Por fim, que conclusão acho que deveríamos retirar destas reflexões para o modo como pensamos a retórica do “gigante adormecido” e do “gigante desperto”? Considero que a sensação de que algo foi desperto, no sentido de que existia antes como um sentido latente e agora se converteu em ação, não deve ser ignorada. Mas eu renunciaria à linguagem metafórica de apelo retórico da ciclicidade entre adormecido e desperto e adotaria, no lugar dela, a linguagem mais realista de um processo de aprendizado que se colocou em curso.
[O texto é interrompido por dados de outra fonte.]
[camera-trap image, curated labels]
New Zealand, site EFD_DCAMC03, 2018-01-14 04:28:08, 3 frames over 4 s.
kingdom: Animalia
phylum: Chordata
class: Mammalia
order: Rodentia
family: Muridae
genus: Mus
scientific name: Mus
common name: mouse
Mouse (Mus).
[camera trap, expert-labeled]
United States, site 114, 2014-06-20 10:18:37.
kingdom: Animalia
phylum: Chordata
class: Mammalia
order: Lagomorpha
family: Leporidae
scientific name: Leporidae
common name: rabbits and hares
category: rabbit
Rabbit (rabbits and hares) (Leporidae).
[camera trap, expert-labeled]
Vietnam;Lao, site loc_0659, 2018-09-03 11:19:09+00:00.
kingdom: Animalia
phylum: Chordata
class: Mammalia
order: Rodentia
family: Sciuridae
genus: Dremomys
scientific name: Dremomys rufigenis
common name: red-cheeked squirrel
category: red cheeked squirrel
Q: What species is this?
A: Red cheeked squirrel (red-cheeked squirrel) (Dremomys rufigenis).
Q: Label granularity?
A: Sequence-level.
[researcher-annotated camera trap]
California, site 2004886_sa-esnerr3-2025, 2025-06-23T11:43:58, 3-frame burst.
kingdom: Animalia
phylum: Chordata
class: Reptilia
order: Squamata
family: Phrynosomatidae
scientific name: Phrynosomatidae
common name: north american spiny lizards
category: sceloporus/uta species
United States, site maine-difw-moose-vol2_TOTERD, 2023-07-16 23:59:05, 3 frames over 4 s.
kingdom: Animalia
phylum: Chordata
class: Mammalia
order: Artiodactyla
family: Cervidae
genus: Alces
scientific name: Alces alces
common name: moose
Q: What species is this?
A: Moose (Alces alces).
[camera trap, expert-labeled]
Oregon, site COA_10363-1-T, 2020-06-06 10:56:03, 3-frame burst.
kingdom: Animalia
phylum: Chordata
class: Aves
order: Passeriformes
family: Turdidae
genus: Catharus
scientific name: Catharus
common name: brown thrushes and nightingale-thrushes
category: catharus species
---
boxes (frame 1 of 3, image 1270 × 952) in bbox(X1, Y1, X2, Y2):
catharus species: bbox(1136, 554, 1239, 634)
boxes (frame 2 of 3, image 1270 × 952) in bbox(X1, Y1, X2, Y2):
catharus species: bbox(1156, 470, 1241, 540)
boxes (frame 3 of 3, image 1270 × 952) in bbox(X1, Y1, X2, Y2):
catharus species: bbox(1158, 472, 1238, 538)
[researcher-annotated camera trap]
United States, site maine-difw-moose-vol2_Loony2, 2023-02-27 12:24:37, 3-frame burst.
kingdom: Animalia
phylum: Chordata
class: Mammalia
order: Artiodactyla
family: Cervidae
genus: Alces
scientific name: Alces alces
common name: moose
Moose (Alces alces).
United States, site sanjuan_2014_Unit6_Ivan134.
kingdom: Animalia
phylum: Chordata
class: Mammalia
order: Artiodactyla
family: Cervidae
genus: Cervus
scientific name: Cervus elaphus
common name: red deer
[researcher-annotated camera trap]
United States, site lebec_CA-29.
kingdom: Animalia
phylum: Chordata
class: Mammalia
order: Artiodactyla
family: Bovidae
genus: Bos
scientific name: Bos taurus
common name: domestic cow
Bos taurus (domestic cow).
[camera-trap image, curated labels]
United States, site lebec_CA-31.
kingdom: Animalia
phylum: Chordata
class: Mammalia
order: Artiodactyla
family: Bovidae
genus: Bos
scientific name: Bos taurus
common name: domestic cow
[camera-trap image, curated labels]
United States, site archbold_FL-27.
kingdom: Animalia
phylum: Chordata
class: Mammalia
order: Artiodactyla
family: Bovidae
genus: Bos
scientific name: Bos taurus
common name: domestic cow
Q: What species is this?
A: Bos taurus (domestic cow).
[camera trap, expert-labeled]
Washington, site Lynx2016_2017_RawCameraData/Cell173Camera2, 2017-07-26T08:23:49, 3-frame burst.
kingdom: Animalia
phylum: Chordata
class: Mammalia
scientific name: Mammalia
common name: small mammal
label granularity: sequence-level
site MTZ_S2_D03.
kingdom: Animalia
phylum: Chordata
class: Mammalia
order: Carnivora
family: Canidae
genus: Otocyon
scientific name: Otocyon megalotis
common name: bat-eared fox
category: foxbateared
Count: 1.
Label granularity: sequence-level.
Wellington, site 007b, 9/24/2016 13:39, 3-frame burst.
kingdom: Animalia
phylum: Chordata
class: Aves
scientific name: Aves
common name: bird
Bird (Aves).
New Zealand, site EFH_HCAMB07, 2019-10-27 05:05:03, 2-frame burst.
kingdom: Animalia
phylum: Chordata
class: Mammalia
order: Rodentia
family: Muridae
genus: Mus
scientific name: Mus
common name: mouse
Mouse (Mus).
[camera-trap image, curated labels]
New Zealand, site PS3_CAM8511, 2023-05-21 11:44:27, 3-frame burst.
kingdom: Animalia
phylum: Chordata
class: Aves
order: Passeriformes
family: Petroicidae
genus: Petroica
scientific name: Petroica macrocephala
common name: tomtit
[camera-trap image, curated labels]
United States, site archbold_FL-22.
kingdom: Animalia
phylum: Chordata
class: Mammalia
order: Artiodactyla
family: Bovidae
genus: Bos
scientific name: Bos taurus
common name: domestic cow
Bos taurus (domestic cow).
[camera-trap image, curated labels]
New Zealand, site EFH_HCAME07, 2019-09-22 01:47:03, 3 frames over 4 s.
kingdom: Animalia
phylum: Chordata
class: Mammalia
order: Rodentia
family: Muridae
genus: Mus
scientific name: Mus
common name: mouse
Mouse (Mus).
Assim como, em nosso processo de nos tornarmos adultos, temos alguns momentos cruciais de percepção da responsabilidade pela nossa própria vida e por nosso destino, também as sociedades democráticas, em sua curva de aprendizado pela exposição a um ambiente aberto e público de debate e de escolha, passam por momentos cruciais de percepção do poder e do fardo que a democracia representa e, quando tais percepções ocorrem, passam a ver o estágio anterior como de infância ou de sonolência em comparação com o atual (o qual, por sua vez, será provavelmente de infância ou sonolência em comparação com um estágio futuro, e assim sucessivamente). O que aconteceu com o gigante é que, depois de 25 anos, ele sentiu o efeito do choque de democracia e abriu os olhos para a realidade de que, sempre que assim quiser, pode se colocar no comando de seu próprio destino. Para um gigante adormecido por tantos anos de autoritarismo e impotência, já é bastante coisa. Contudo, levantar-se, escolher seu destino e caminhar decidido, como o antropomorfizado Pão-de-Açúcar do comercial de whisky, exigirá provavelmente muito mais tempo de democracia e aprendizado.